At that time, in mid-September 1914, there was uncertainty on the German side about the strength of the French units concentrated in the Verdun area. On the one hand, the OHL feared a French advance on Metz, but on the other hand it was also intended to take possession of the strategically important forts on the Meuse heights . The latter project was started on September 20 by the V. AK and the Bavarian III. AK tackled. As the first of the French forts, the Fort du Camp des Romains fell to the Bavarian III. AK, after the city of Saint-Mihiel had already been taken the day before.

The resulting protrusion of Saint-Mihiel, with which the Germans interrupted the railway line from Verdun to Toul , could be maintained by the army department until September 1918. It represented a constant threat to the important fortress Verdun and was fiercely contested several times, for example in the spring of 1915 when the 1st armée under Pierre Auguste Roques attacked the front arch with four corps.

From June 1915 to September 1918 the headquarters of the army department was the Château de Moncel near Jarny . When General von Strantz was dismissed from his post in February 1917 and replaced by Max von Boehn , the Army Department was renamed "Army Department C". In the following month Boehn was transferred to the 7th Army and Georg Fuchs took over the supreme command. From April 1917 the army department was subordinate to the Army Group Duke Albrecht , from February 1918 to the (2nd) Army Group Gallwitz .

In September 1918, the front arch of St. Mihiel was the target of the first major American Expeditionary Forces offensive . The First United States Army attacked Army Division C at the Battle of St.
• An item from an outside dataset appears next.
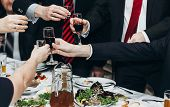 Corporate Business Man Toasting At Dinner Party Table Hands Close-up, Wedding Reception Guests Toast poster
Mihiel on September 12 with the support of the French II Colonial Corps and forced them to vacate the front arc within four days. After the Armistice of Compiègne , the army division moved to Germany and was disbanded on December 24, 1918.

people

Commander in chief

Chiefs of Staff

Individual evidence

  1. ^ Hermann Cron, Duncan Rogers: Imperial German Army, 1914-18. Organization, structure, orders of battle. Helion & Company Limited, Solihull 2006, ISBN 978-1-874622-29-1 , p. 84.